**Text block:**
================================

Skip to main content

Select Expressions

The select clause shapes the output of a SearchQuery: compute metrics, derive new metrics from other outputs, collect related records as arrays, and bucket datetime fields into calendar intervals — all in a single declarative map. The legacy aggregate clause is deprecated and should only be used for vector similarity until select supports it.

Expression Placement

The select key sits at the same level as where, limit, orderBy, and labels:

{
labels: ['COMPANY'],
where: { EMPLOYEE: { $alias: '$employee' } },
select: {
companyName: '$record.name', // field reference
totalWage: { $sum: '$employee.salary' }, // sum
headcount: { $count: '*' }, // count distinct root records
costPerHead: { $divide: [ // derived metric
{ $ref: 'totalWage' },
{ $ref: 'headcount' }
]}
}
}

Note: select is evaluated only when fetching records.

================================

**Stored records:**
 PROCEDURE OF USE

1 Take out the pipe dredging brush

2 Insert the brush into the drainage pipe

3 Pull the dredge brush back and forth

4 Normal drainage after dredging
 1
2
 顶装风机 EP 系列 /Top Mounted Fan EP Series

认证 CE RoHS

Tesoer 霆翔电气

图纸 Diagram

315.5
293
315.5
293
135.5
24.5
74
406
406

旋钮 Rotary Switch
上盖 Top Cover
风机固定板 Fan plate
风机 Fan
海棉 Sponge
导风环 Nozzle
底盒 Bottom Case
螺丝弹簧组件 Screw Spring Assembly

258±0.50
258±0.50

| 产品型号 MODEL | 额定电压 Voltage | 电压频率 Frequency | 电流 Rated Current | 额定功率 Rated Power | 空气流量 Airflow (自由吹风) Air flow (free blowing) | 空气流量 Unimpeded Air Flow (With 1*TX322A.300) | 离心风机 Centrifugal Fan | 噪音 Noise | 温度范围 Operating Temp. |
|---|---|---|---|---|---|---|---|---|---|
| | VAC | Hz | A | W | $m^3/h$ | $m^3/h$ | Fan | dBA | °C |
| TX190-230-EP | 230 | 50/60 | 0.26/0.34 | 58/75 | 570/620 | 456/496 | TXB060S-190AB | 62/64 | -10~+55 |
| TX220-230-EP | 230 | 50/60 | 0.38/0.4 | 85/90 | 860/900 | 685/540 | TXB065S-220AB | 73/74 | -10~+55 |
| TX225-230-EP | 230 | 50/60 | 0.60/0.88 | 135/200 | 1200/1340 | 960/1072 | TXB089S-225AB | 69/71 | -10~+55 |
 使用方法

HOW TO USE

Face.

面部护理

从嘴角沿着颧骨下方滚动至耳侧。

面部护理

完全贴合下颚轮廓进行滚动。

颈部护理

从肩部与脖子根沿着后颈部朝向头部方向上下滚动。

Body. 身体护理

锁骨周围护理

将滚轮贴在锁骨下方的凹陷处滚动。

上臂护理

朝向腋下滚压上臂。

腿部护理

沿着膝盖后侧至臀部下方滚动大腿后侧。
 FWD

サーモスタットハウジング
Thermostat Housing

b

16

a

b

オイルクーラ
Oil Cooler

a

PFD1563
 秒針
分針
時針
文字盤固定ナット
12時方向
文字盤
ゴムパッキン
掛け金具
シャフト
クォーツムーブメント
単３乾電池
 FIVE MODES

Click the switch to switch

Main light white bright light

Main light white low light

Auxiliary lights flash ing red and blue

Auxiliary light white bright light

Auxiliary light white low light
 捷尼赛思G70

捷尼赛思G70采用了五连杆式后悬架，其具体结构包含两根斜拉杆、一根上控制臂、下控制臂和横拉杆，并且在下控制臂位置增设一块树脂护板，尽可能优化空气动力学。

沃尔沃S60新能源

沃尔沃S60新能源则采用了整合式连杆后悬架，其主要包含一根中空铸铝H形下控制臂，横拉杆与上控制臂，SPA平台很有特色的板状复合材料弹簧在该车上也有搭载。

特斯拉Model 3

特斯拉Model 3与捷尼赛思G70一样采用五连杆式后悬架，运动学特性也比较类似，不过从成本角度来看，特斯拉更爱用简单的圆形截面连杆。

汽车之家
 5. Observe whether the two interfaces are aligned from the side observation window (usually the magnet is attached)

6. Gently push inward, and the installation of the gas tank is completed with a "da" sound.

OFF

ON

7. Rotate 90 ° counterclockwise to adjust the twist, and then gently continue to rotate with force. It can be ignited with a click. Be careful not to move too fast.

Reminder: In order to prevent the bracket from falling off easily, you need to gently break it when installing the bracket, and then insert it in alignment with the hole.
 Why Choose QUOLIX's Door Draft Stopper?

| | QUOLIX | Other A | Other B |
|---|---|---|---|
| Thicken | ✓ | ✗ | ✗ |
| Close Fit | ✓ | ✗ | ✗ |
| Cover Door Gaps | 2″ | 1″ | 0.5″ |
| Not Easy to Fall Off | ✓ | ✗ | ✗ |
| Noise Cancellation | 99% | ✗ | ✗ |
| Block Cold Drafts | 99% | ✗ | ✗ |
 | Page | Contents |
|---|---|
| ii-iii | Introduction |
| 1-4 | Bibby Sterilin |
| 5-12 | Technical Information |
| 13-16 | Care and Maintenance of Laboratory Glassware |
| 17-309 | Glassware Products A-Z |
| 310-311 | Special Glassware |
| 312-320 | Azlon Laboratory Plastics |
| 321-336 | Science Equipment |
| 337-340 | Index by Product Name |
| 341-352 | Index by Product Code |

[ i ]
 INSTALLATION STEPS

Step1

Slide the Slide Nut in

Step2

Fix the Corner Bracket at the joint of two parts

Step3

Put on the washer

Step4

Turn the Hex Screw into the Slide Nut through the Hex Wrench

================================

**Instructions:**
1. In the text on select expressions, which clause is described as deprecated?
2. Extend the text on select expressions, picking up right after its closing note.

**Your responses:**
1. The legacy aggregate clause is deprecated.

2.
Expression Reference

ExpressionDescription
"$alias.field"Field reference — reads field from the record at $alias
"$alias"Alias-only reference — the record node itself
numberLiteral number
booleanLiteral boolean
{ $ref: "key" }Reference another output key in the same select map
{ $sum: expr }Sum of a numeric expression
{ $avg: expr, $precision?: n }Average; $precision controls decimal places (0 = integer)
{ $count: '*' | expr }'*' counts distinct root records; expression counts distinct values
{ $min: expr }Minimum value
{ $max: expr }Maximum value
{ $divide: [expr, expr] }Division
{ $multiply: [expr, expr] }Multiplication
{ $add: [expr, expr] }Addition
{ $subtract: [expr, expr] }Subtraction
{ $collect: CollectExpr }Collect related records into an array
{ $timeBucket: TimeBucketExpr }Bucket a datetime field into calendar intervals

Field References

Expressions reference record data using "$alias.fieldName" strings. The root record always uses $record; related records use aliases declared in where via $alias.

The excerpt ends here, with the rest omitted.